To check haplogroup motifs on real data, full mitogenomes were collected from Phylotree (N = 24,275 with 17 additional updates from GenBank listed in Table S1) and extended by quality-controlled mitogenomes of the mtDNA database EMPOP (https://empop.online, accessed on 5 May 2021; [16]; N = 3432). All mitogenome sequences with a length shorter than 16,539 bp (30 bp less than the standard length of 16,569 bp) or harboring more than nine ambiguous symbols (e.g., N, Y, M) were excluded. Previous editing of Phylotree mitogenomes [17] were corrected and problematic sequences listed in [17] were not used. That also includes mitogenomes KC993967.1, HM436818.1, HM436819.1 and Young__BJ109 that represent an implausibly large number of yet unreported variants. Thus, the database of vetted full mitogenomes included 22,603 mitogenomes from Phylotree and 3408 mitogenomes from EMPOP, which add up to a total of 26,011 mitogenomes with 22,801 different haplotypes.

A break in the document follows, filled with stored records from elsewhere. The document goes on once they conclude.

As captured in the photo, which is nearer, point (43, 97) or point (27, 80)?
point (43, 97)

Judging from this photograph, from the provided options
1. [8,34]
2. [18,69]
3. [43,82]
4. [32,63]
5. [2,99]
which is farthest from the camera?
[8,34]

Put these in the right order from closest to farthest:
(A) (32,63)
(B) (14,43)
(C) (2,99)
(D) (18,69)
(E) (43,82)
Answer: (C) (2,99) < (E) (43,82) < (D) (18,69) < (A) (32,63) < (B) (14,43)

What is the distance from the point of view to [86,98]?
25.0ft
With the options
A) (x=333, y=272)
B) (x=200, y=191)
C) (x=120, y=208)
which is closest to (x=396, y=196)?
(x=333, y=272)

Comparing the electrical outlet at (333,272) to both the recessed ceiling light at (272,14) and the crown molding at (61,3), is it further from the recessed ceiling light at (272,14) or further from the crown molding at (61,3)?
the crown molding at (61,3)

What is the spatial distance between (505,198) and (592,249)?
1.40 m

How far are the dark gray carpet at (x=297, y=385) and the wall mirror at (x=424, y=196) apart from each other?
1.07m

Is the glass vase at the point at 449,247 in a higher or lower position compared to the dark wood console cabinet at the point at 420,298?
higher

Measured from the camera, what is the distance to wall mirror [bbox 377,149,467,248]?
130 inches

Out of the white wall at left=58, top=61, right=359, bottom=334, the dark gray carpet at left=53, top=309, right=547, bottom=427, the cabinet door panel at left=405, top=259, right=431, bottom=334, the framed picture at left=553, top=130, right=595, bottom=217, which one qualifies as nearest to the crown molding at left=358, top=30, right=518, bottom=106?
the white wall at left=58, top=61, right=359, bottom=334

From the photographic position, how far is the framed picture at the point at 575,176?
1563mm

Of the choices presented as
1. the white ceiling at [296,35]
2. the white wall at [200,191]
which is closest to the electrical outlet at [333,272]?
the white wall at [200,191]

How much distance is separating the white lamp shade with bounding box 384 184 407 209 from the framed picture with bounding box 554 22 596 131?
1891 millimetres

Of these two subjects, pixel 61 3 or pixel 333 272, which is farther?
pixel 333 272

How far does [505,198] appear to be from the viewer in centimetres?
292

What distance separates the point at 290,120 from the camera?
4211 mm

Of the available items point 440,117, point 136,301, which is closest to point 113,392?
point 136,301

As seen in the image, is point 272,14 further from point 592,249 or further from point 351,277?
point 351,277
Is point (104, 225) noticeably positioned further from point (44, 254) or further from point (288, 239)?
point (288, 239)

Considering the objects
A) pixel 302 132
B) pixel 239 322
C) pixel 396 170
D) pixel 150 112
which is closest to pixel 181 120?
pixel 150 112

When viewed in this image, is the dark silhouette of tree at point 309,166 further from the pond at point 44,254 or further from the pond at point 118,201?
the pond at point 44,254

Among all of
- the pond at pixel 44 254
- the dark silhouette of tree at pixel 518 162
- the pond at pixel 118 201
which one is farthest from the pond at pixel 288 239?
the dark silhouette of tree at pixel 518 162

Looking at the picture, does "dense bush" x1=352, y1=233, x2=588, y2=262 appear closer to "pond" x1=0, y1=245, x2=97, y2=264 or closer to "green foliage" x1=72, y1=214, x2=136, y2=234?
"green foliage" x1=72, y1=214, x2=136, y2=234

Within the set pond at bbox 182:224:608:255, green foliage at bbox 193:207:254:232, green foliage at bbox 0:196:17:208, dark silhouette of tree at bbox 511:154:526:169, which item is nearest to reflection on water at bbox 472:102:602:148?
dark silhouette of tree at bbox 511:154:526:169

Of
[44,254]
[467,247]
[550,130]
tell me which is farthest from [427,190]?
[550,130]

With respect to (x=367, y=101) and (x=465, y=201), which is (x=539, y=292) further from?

3.2. Revising Haplogroup Motifs

The original haplogroup motifs included in Phylotree, build 17 (short PT17 motifs) from 18 February 2016 were revised in five consecutive steps. A complete list of the revised PT17 motifs is given in Table S2.

First, for each haplogroup of PT17, the diagnostic mutations depicted on the tree were translated into EMPOP format and presented as differences to the rCRS. For optional mutations denoted by parentheses on Phylotree branches, ambiguous symbols from the IUPAC code were used, e.g., 16092Y for the optional transition 16092C in haplogroup U2e2. As Phylotree disregards C-insertions at 309 or 315, AC-indels at 515–522, A/C-transversions at 16182 or 16183, C-insertions at 16193 and the C/T-transition at 16519, the PT17 motifs were completed to represent the common full haplotype of the reviewed mitogenomes in all haplogroups. All PT17 motifs were supplemented with 16519Y to ignore the frequent transition T16519C that is not captured in PT17, except for haplogroup B2m bearing 16519A. For all PT17 motifs, the possible insertion 315.1c (c denoting C or gap) was added because the insertion 315.1C is highly abundant, e.g., it is present in almost all EMPOP profiles without long C-stretch (99.53%). All PT17 motifs were extended by the notation 16182M 16183M except for haplogroup B4a1a1a16 bearing 16182T, where only 18183M was added. For PT17 motifs with ambiguous insertions denoted by .XC in Phylotree the dominant type was chosen, as suggested in the revised mtDNA interpretation guidelines published by the International Society for Forensic Genetics (ISFG; [18]).

Second, 23 PT17 motifs were realigned following the rules described in [13,15]. Table 5 shows the affected haplogroups, the number of motifs, if subhaplogroups were included, and the realignments.

Third, 24 PT17 motifs were modified to comply with the reviewed full mitogenomes. Table 6 lists the concerned haplogroups, the edits and the relative frequencies of the mutations in the different haplotypes.

Fourth, a total of 383 PT17 motifs were widened to cover frequent mutations in the reviewed full mitogenomes or in the EMPOP mitogenomes, e.g., the motif of haplogroup W1b1 was extended by 12613R to cover the frequent transition G12613A. For haplogroup A2 and subhaplogroups the motifs were extended by 16192Y to account for the frequent transition C16192T. For haplogroup H4a1a1a and subhaplogroups, the motifs were extended by 16176Y covering the familiar transition C16176T to cope with haplogroup P+16176 in the Control Region (CR). For haplogroup L3h1a1, the motif was extended by 16223Y covering the familiar transition C16223T to cope with haplogroup P5 in the CR. For haplogroup R6 and subhaplogroups, the motifs were extended by 16311Y covering the familiar transition T16311C to cope with haplogroup P6 on the CR.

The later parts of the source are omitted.